Para muchos, eso sería una profanación. Pero el riesgo no reside sólo en la fe o en la idolatría tecnológica. También el agnóstico debería preocuparse. Cuando delegamos nuestro juicio moral, lo atrofiamos. Igual que con los mapas digitales perdimos sentido de la orientación, las apps éticas podrían erosionar nuestra brújula interior. Lo que antes requería introspección, ahora se convierte en un hábito guiado.

Regresamos así al viejo dilema del paternalismo. ¿Queremos que alguien —humano o máquina— nos evite el error, aunque sea a costa de nuestra libertad? ¿O preferimos equivocarnos por cuenta propia, asumiendo todas las consecuencias? Ya vimos cómo quienes rechazaron el paternalismo clerical acabaron abrazando sin reservas el totalitarismo estatal. No repitamos el error con los algoritmos.
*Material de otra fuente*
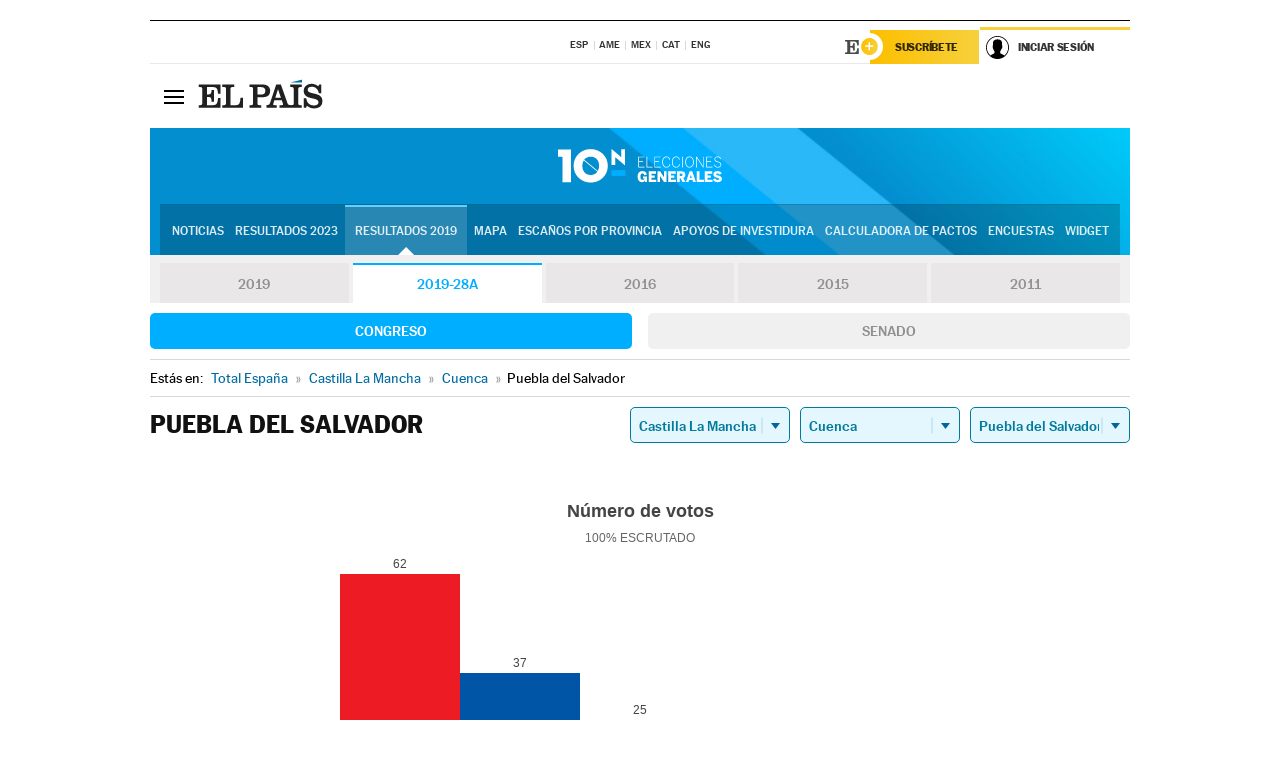

--- FILE ---
content_type: application/x-javascript;charset=utf-8
request_url: https://smetrics.elpais.com/id?d_visid_ver=5.5.0&d_fieldgroup=A&mcorgid=2387401053DB208C0A490D4C%40AdobeOrg&mid=77788720605760781970300754409450994982&ts=1769212788815
body_size: -38
content:
{"mid":"77788720605760781970300754409450994982"}

--- FILE ---
content_type: application/x-javascript
request_url: https://resultados.elpais.com/elecciones/2019-28A/generales/congreso/07/16/174.js2
body_size: 107
content:
EPETjsonElectionsCallback({"porciento_escrutado":"100","votos":{"abstenciones":{"porcentaje":"14.88","cantidad":"25"},"blancos":{"porcentaje":"0.71","cantidad":"1"},"nulos":{"porcentaje":"1.4","cantidad":"2"},"contabilizados":{"porcentaje":"85.12","cantidad":"143"}},"ts":"0","tipo_sitio":"5","convocatoria":"2019-28A","nombre_sitio":"Puebla del Salvador","resultados":{"partido":[{"votos_porciento":"43.97","votos_numero":"62","id_partido":"96","nombre":"PSOE"},{"votos_porciento":"26.24","votos_numero":"37","id_partido":"83","nombre":"PP"},{"votos_porciento":"17.73","votos_numero":"25","id_partido":"117","nombre":"VOX"},{"votos_porciento":"6.38","votos_numero":"9","id_partido":"22","nombre":"Cs"},{"votos_porciento":"4.96","votos_numero":"7","id_partido":"77","nombre":"PODEMOS-IU-EQUO"}],"numero_partidos":"5"}});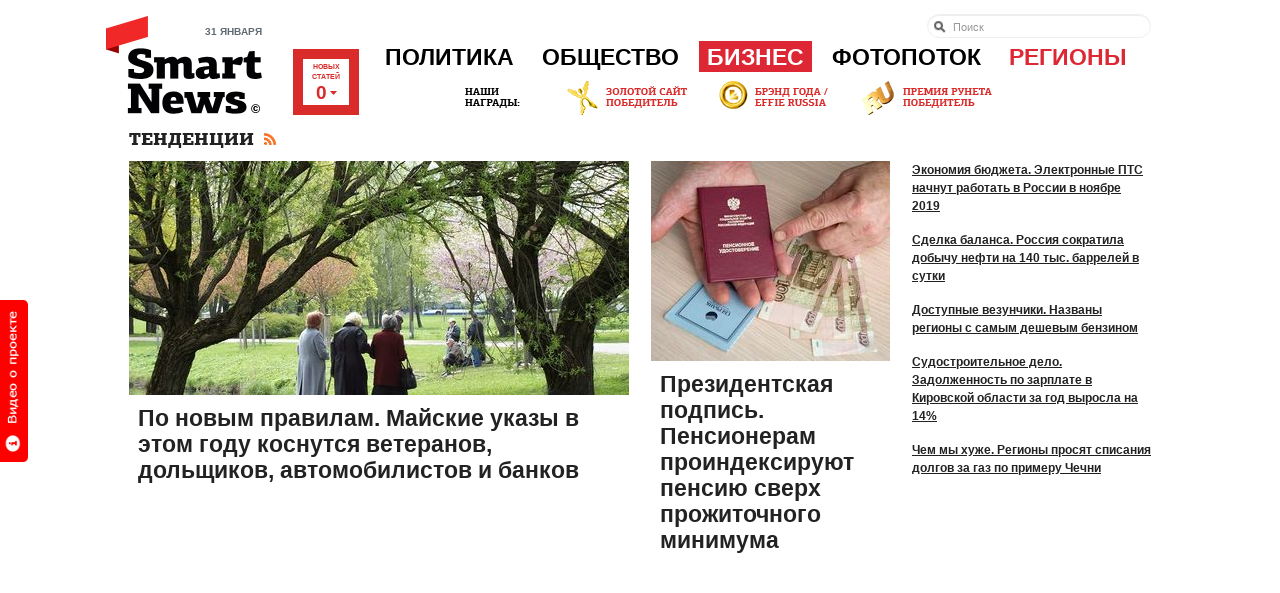

--- FILE ---
content_type: text/html; charset=utf-8
request_url: https://www.google.com/recaptcha/api2/aframe
body_size: 266
content:
<!DOCTYPE HTML><html><head><meta http-equiv="content-type" content="text/html; charset=UTF-8"></head><body><script nonce="ggFa1Bg4DNto7w36ZKRTcg">/** Anti-fraud and anti-abuse applications only. See google.com/recaptcha */ try{var clients={'sodar':'https://pagead2.googlesyndication.com/pagead/sodar?'};window.addEventListener("message",function(a){try{if(a.source===window.parent){var b=JSON.parse(a.data);var c=clients[b['id']];if(c){var d=document.createElement('img');d.src=c+b['params']+'&rc='+(localStorage.getItem("rc::a")?sessionStorage.getItem("rc::b"):"");window.document.body.appendChild(d);sessionStorage.setItem("rc::e",parseInt(sessionStorage.getItem("rc::e")||0)+1);localStorage.setItem("rc::h",'1769846197521');}}}catch(b){}});window.parent.postMessage("_grecaptcha_ready", "*");}catch(b){}</script></body></html>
Una herramienta que nos ayude a pensar mejor puede ser valiosa. Una que piense por nosotros, peligrosa. El reto no es diseñar una IA que moralice, sino una que nos ayude a moralizar. Como un bastón: no camina por nosotros, sino que nos recuerda que aún podemos caminar. Que no nos ocurra como al ciego del chiste, que con tal de no perder el bastón, prefería no recuperar la vista.

La buena noticia es que la decisión sigue siendo humana. La inteligencia artificial, lejos de ser destino, es instrumento: un espejo cognitivo que refleja lo que somos. No puede dotarnos de virtud, pero sí señalar nuestras incoherencias. Usada con juicio, no sólo no elimina el libre albedrío: lo potencia.